RECORDED INFORMATION>
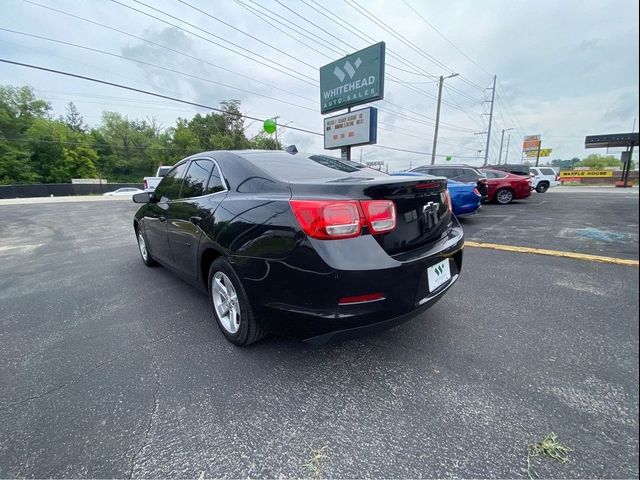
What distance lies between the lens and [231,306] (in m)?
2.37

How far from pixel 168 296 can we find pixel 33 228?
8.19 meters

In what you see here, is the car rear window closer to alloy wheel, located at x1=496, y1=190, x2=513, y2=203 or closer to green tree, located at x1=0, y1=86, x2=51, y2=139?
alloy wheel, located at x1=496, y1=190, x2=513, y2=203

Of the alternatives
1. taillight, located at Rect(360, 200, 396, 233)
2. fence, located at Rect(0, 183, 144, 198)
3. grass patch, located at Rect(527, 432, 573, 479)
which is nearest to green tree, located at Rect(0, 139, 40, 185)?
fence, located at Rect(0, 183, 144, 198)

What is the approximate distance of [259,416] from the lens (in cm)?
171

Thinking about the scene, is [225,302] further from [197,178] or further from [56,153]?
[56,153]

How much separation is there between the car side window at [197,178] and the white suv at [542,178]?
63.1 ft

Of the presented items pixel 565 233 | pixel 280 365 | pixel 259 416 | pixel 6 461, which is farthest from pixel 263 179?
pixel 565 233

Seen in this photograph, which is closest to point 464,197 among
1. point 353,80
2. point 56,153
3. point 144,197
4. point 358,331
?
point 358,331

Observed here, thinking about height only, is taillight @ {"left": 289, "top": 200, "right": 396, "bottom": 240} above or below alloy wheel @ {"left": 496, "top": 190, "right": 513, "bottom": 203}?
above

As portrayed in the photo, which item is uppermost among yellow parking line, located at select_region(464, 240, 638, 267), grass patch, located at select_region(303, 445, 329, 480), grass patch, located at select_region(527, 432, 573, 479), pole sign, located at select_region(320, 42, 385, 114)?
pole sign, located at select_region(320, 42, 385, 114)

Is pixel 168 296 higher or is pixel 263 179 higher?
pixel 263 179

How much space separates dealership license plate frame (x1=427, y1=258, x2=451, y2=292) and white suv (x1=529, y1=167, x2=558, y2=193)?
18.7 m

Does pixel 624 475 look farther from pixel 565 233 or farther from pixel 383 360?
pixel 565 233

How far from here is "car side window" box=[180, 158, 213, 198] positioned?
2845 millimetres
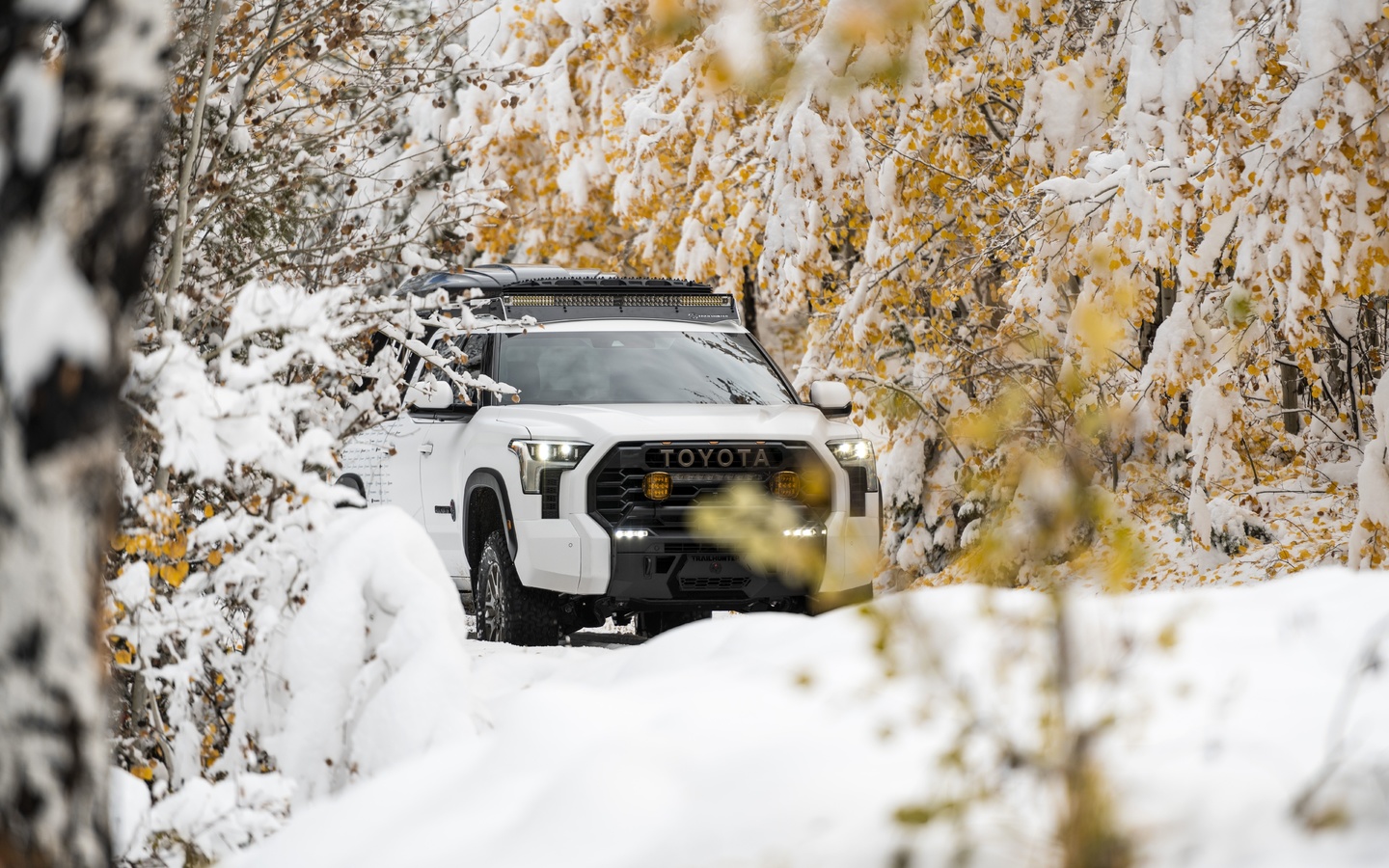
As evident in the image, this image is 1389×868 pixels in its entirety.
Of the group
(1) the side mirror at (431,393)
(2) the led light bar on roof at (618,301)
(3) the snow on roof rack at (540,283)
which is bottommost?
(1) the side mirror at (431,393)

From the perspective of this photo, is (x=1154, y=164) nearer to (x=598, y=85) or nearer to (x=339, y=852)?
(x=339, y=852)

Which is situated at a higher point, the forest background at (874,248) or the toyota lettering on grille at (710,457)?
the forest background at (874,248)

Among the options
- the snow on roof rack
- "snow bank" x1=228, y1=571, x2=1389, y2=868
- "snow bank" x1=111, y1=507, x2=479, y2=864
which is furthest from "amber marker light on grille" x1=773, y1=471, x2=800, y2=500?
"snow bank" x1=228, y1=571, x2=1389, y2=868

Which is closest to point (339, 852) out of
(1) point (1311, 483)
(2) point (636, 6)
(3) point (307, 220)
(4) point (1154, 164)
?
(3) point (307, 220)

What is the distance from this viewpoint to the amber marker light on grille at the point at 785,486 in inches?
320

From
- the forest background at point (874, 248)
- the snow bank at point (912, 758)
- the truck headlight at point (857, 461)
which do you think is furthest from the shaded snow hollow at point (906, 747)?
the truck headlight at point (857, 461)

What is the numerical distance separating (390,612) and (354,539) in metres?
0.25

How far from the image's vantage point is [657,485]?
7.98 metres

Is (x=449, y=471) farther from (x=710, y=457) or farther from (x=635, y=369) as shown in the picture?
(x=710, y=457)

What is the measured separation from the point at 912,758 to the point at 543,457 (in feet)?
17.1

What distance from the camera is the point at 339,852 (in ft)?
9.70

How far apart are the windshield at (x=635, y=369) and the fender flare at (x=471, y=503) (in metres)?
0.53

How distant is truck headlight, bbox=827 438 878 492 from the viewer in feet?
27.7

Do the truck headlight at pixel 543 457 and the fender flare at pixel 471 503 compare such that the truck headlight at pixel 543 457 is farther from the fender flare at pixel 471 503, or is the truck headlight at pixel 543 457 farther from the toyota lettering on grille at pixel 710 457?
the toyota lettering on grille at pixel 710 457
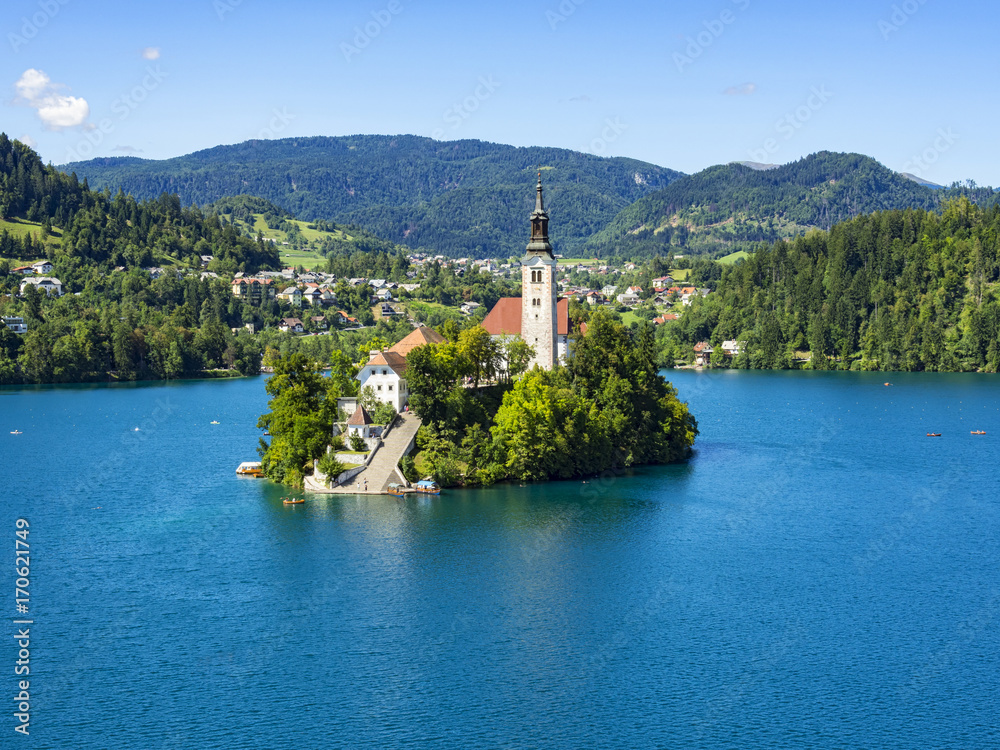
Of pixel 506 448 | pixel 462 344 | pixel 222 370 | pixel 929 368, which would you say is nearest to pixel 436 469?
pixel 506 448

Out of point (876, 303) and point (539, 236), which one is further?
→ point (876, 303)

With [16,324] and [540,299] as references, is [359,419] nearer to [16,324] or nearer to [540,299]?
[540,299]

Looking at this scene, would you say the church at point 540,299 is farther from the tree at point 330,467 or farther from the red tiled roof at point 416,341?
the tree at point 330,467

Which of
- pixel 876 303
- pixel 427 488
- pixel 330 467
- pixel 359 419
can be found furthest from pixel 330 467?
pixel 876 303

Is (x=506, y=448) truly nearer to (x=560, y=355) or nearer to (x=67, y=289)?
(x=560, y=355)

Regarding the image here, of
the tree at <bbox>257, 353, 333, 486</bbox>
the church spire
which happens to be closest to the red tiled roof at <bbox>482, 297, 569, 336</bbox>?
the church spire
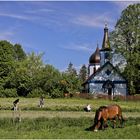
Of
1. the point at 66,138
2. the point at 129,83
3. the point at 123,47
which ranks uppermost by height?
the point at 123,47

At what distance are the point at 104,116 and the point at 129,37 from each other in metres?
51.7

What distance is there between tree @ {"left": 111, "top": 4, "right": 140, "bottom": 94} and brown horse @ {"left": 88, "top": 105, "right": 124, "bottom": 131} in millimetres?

EXERCISE AIM> Copy out everything in the records from the line containing "How much space" down to the line containing "2845 millimetres", including both of those lines.

WORKED SOLUTION>
How much space separates dealership license plate frame (x1=427, y1=258, x2=451, y2=292) and white suv (x1=529, y1=167, x2=558, y2=193)?
18.7 m

Does pixel 624 475 look farther from pixel 565 233 or farther from pixel 383 360?
pixel 565 233

How far from here is "car side window" box=[180, 158, 213, 198] positioned?
2845 millimetres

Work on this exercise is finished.